Mechanisms of Popular Multiple Sclerosis Drug Revealed

A new study helped uncover the inner workings of the commonly prescribed multiple sclerosis (MS) drug, Tecfidera.

Researchers from The Scripps Research Institute (TSRI) used new TSRI technology that can quickly determine a drug’s protein targets. The findings, published in Science Signaling, showed that Tecfidera interacts with several T cell proteins that, in some cases, inhibits their activity, and helps to suppress the T cell activation, which is a key feature of MS flare-ups.

“This new technology has given us insights into the therapeutic modulation of the immune system that we could not have obtained with standard approaches,” said co-senior study author John R. Teijaro.

Tecfidera, which was approved by the FDA for MS in 2013, is a relatively simple organic compound, dimethyl fumarate (DMF), which has been amongst biomedical literature for decades.
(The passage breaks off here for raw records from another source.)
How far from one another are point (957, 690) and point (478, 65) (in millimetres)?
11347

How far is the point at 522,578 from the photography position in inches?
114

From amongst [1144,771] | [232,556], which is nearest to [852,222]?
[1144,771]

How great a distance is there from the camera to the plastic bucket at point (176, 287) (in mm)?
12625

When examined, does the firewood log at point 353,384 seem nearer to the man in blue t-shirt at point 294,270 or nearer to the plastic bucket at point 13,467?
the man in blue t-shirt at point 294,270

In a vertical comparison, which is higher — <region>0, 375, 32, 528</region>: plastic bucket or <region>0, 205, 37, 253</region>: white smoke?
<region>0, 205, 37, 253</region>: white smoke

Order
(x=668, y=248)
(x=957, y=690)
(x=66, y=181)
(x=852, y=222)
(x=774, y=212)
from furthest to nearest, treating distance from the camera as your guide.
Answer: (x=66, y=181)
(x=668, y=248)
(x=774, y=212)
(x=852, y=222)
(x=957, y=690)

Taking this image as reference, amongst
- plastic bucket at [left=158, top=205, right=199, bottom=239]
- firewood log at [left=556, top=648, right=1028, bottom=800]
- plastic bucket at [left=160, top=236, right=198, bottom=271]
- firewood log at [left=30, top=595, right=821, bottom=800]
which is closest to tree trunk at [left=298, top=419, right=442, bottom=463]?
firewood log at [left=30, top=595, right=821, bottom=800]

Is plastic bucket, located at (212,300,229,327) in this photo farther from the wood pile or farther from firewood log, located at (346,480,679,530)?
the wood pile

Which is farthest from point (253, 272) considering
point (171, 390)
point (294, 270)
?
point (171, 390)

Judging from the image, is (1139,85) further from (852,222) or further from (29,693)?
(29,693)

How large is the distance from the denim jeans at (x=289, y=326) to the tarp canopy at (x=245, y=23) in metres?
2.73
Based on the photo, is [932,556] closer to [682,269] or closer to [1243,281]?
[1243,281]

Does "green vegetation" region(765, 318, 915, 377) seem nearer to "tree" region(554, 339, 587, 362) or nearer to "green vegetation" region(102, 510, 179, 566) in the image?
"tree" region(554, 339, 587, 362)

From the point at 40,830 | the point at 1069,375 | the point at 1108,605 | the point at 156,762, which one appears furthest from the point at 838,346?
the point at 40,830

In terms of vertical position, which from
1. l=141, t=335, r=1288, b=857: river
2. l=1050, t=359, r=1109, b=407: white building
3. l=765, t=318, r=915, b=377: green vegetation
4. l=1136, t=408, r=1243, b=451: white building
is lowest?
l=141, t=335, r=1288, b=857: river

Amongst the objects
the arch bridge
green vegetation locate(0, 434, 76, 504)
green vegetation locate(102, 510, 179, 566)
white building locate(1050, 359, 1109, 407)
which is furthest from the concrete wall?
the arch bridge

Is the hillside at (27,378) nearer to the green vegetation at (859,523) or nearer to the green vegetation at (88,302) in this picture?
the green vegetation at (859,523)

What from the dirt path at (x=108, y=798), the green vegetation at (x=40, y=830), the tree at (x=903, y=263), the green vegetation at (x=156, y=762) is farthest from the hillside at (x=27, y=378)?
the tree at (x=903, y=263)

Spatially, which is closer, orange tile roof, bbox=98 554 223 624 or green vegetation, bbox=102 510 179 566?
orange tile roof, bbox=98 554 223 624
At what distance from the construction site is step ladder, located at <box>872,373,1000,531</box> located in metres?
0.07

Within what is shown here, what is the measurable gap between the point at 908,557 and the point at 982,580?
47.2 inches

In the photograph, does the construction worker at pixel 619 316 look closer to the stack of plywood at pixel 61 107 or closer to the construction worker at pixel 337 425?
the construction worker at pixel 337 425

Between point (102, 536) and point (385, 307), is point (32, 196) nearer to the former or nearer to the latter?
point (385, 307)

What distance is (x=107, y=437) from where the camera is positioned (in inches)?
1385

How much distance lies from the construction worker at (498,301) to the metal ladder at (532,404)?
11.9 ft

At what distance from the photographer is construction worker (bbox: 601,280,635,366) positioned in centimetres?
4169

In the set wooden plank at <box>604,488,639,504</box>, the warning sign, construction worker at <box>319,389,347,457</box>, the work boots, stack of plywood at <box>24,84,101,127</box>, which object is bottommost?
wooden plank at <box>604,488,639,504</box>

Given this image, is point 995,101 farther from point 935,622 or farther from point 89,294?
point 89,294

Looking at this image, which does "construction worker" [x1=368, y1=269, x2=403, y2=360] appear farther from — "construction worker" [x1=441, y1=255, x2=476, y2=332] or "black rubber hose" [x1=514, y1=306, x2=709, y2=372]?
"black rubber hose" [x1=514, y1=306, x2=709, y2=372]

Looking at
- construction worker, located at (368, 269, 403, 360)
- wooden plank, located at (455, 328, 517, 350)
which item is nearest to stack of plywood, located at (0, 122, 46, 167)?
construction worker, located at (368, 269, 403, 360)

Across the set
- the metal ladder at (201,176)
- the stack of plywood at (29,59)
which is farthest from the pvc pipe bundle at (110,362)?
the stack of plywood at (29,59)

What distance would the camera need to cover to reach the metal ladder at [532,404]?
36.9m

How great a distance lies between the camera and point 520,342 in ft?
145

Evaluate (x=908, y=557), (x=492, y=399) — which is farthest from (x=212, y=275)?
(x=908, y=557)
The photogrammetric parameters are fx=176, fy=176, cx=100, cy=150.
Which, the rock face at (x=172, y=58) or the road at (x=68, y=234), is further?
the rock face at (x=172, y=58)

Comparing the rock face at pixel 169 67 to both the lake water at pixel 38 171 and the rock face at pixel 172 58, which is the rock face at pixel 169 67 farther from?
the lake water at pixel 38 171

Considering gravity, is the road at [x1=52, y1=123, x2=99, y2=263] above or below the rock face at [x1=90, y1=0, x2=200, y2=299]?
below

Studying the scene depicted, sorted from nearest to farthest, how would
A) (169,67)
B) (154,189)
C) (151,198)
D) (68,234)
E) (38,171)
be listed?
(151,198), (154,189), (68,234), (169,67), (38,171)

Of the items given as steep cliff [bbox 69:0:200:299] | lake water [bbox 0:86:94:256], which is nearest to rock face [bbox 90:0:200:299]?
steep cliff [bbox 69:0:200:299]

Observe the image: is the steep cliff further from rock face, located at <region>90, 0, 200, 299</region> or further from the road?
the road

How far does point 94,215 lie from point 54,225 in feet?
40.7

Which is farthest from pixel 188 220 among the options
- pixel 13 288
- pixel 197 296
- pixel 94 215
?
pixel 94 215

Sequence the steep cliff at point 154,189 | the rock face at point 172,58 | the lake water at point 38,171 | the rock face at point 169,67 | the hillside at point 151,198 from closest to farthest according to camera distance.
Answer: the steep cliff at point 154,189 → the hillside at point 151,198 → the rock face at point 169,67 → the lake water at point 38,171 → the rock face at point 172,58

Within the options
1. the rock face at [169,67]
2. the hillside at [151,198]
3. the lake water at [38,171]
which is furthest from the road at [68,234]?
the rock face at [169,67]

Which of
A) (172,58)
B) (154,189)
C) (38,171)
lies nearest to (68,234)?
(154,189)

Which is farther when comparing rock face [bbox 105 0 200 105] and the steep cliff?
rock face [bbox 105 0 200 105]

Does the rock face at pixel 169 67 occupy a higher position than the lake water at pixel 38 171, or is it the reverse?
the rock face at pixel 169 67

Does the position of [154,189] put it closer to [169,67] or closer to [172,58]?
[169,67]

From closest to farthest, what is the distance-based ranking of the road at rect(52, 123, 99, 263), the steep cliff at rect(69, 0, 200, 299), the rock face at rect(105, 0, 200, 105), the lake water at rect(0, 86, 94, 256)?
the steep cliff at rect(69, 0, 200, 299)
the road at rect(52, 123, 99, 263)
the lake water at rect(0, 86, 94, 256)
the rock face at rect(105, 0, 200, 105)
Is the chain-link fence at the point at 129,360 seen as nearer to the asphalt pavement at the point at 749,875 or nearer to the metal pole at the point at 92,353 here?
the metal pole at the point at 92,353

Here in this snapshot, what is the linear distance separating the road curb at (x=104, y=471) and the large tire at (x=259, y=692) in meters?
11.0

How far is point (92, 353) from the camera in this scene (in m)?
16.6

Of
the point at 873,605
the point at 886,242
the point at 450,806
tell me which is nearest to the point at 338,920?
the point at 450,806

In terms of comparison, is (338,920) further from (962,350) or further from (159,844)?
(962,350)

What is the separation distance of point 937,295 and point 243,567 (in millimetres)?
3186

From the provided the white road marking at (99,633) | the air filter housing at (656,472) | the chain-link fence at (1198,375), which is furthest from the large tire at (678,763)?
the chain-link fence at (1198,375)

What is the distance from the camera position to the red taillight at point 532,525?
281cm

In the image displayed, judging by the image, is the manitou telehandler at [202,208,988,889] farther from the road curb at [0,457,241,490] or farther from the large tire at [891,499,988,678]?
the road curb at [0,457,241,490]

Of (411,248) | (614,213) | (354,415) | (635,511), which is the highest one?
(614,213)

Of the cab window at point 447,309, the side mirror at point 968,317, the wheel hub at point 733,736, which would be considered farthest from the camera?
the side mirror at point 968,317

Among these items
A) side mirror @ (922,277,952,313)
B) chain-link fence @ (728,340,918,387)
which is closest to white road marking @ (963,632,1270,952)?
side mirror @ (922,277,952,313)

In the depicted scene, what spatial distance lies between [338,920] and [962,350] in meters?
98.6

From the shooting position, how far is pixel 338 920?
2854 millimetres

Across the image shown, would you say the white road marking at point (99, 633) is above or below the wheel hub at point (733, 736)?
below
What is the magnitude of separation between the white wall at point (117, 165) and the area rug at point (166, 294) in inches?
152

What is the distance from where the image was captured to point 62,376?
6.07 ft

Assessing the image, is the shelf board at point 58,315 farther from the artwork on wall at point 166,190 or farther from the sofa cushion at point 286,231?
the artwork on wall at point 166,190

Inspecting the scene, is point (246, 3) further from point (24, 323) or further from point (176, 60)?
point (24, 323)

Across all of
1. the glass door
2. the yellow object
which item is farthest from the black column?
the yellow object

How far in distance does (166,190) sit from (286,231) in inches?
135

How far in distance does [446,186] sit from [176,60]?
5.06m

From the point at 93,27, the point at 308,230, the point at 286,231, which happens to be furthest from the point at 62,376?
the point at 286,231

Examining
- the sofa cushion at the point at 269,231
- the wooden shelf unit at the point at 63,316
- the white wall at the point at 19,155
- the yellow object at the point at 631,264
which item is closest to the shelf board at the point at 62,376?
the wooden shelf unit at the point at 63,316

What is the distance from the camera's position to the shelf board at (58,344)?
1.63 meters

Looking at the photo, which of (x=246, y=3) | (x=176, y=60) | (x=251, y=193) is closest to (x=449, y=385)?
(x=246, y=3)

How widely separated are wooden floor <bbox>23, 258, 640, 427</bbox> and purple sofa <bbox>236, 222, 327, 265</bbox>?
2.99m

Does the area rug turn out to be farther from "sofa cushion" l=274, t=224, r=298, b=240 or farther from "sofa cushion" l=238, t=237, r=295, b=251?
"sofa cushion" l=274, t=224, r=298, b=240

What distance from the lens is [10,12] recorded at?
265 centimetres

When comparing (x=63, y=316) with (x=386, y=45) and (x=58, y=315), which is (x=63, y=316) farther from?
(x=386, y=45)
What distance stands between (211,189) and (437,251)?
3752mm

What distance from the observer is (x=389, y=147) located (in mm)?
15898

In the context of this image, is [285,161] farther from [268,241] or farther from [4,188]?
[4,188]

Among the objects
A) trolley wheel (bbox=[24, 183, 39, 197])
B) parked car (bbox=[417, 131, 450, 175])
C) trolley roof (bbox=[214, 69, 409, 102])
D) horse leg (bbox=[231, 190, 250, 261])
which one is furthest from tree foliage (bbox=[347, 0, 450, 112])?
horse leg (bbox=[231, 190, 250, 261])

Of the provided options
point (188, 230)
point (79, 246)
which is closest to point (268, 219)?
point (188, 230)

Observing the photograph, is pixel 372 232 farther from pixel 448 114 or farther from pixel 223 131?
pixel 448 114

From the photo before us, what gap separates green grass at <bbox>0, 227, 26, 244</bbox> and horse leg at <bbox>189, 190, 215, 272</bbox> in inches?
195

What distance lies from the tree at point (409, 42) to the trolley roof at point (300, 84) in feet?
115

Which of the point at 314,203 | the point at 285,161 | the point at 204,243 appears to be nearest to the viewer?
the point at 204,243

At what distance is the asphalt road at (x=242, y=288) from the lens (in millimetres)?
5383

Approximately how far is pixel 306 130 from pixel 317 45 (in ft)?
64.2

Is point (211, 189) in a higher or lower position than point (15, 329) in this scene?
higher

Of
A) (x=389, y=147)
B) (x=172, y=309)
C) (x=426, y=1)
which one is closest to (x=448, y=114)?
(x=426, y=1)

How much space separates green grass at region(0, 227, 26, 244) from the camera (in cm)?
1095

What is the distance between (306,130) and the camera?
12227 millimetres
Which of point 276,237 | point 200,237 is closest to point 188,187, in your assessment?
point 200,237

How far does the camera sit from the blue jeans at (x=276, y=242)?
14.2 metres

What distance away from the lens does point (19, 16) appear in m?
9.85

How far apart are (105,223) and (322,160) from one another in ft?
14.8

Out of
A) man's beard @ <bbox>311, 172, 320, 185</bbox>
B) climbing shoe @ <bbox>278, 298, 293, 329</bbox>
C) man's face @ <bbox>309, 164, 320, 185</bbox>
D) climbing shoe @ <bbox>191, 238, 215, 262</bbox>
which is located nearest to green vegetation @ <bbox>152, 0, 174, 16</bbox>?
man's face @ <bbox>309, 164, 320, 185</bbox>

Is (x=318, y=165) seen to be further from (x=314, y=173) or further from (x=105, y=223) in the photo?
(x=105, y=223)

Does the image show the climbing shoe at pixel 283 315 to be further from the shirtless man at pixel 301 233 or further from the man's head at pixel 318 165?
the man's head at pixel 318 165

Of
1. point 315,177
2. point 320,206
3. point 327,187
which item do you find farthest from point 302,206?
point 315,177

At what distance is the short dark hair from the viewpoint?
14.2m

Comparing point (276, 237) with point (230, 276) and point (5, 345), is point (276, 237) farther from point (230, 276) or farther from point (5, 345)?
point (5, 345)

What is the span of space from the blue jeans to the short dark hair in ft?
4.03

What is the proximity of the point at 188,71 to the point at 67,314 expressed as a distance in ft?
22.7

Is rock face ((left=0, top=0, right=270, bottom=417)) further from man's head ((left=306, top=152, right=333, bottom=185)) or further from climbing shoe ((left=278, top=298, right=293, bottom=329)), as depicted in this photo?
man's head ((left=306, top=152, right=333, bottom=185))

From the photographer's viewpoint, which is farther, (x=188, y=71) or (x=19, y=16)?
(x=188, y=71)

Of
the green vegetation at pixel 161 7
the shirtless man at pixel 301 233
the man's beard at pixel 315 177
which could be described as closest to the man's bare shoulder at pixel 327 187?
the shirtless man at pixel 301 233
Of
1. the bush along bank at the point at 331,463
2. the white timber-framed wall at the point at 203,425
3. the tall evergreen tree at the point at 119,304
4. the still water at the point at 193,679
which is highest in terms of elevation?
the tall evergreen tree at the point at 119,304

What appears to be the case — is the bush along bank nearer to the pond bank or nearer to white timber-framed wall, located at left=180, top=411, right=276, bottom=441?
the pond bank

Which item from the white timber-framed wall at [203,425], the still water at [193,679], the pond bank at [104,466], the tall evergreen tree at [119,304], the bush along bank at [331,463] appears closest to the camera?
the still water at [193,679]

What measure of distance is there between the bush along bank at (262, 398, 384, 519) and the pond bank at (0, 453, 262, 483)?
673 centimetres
Up until new studies were published this year, it was believed that DMF works against MS primarily by unleashing the activity of the protein Nrf2, which helps protect the brain from autoimmune damage. However, new studies suggest that DMF actually works principally by reducing immune system activity, and does so independently of Nrf2.

In recent years, there has also been reports from patients taking Tecfidera or Fumaderm of a potentially fatal viral brain infection called progressive multifocal leukoencephalopathy, which typically only occurs in people with seriously weakened immune systems. In the current study, researchers wanted to get a better picture of the pathways DMF uses to work against MS by demonstrating that DMF inhibits the activation of human T cells.

In order to identify the protein targeted by DMF in these cells, researchers used a new research tool that allows them to globally map targets of a given drug compound in a complex sample of proteins. This process is able to specifically reveal where the compound makes a strong covalent bonds with cysteine amino acids on the proteins.

Cysteines are common targets of reactive drug molecules like DMF. Using this approach, researchers discovered that DMF reacts with about 50 different cysteines, in about as many proteins, within activated human T cells. The affected proteins include enzymes and regulators of gene activity.

“Several are known as members of the NF-κB signaling pathway, a critical pathway for T cell activation,” said first study author Megan M. Blewett.

The findings allowed researchers to confirm that DMF blocks the activation of T cells, in part, by targeting 2 cysteine residues on the immune cell signaling enzyme PKCθ. This prevents PKCθ from associating with another protein called CD28, which is required for proper T cell activation.

Researchers also found that even in T cells that lacked PKCθ, DMF was able to reduce signs of further activation. These findings, in addition to previous research, strongly suggest that DMF’s full immune-damping impact results from its interactions with multiple proteins.

“People often assume that a given drug works by hitting 1 target, but DMF likely produces its immunomodulatory effects by hitting multiple targets,” Blewett said.

Co-senior study author Benjamin F. Cravatt added, “This study shows the value of applying large-scale chemical profiling methods to primary human cells to gain insights into the mechanism of action of an important immunomodulatory drug.”

Now, the team of researchers are using the study’s ‘target map’ to pursue the development of other compounds that could modulate immune activity more precisely, hitting only the most important cysteine targets with fewer side effects.

“We’re interested ultimately in making more selective, site-specific drugs, both to reduce immune activity and to boost it,” Teijaro concluded.